(Stored records)

————

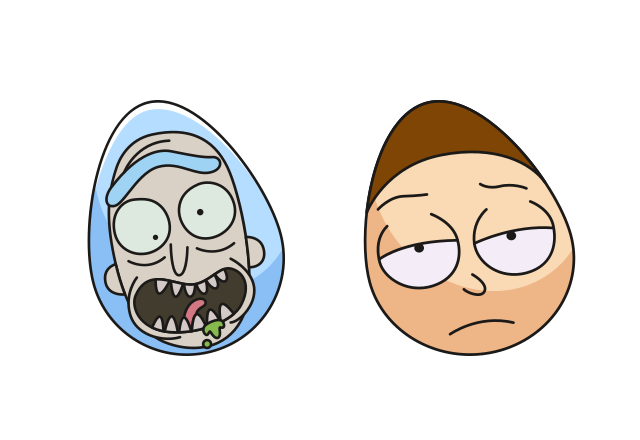 Rick and Morty custom cursor for Chrome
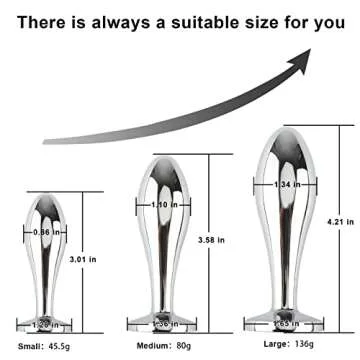3Pcs Anal Butt Plug Set for Pleasure and Intimacy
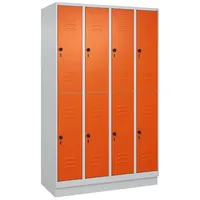 C+P Doppel-Garderobenschrank ""Classic Plus"", Abteilbreite 30 cm, mit Sockel,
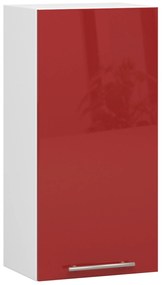 Horná kuchynská skrinka Ozara W40 H720 (biela + červený lesk). Vlastná spoľahlivá doprava až k Vám domov. 1071187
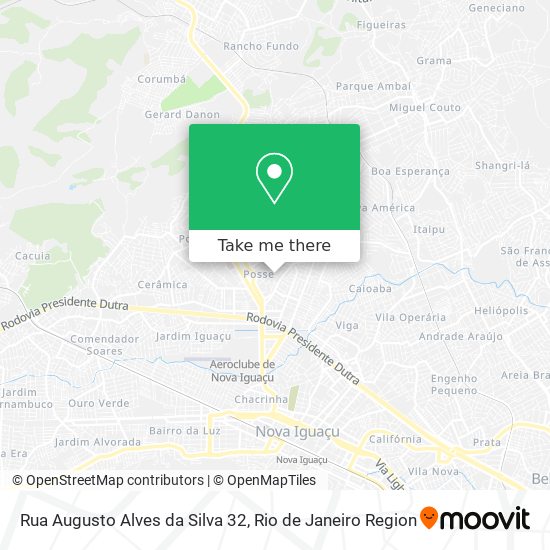 Mapa Rua Augusto Alves da Silva 32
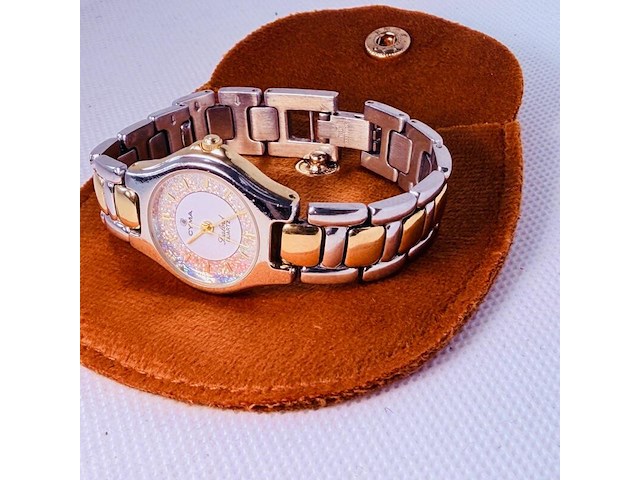 Zwitserse cyma sealord juweliershorloge met holografische glitter wijzerplaat - afbeelding 4 van  8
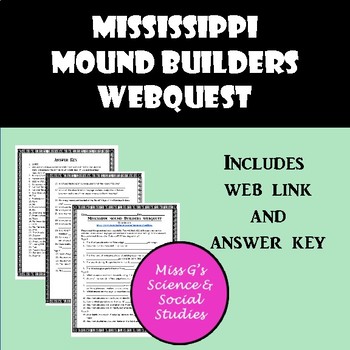 Preview of Mississippi Mound Builders Web Quest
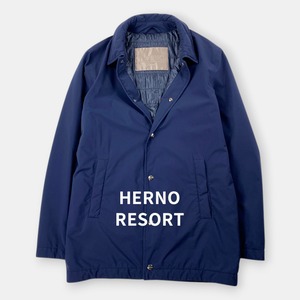 HERNO RESORT ヘルノ リゾート パッカブルコート ナイロン ジャケット IM002UR 紺 ネイビー 46 M / J&NREUSE メンズ アウター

————

▸ **REQUIRED WORK**
Output a verbatim copy of the lines from the line containing "Preview of Mississippi" through the end of the data, both included, without any images.

▸ **ANSWER FOR THIS EXERCISE**
 Preview of Mississippi Mound Builders Web Quest
 HERNO RESORT ヘルノ リゾート パッカブルコート ナイロン ジャケット IM002UR 紺 ネイビー 46 M / J&NREUSE メンズ アウター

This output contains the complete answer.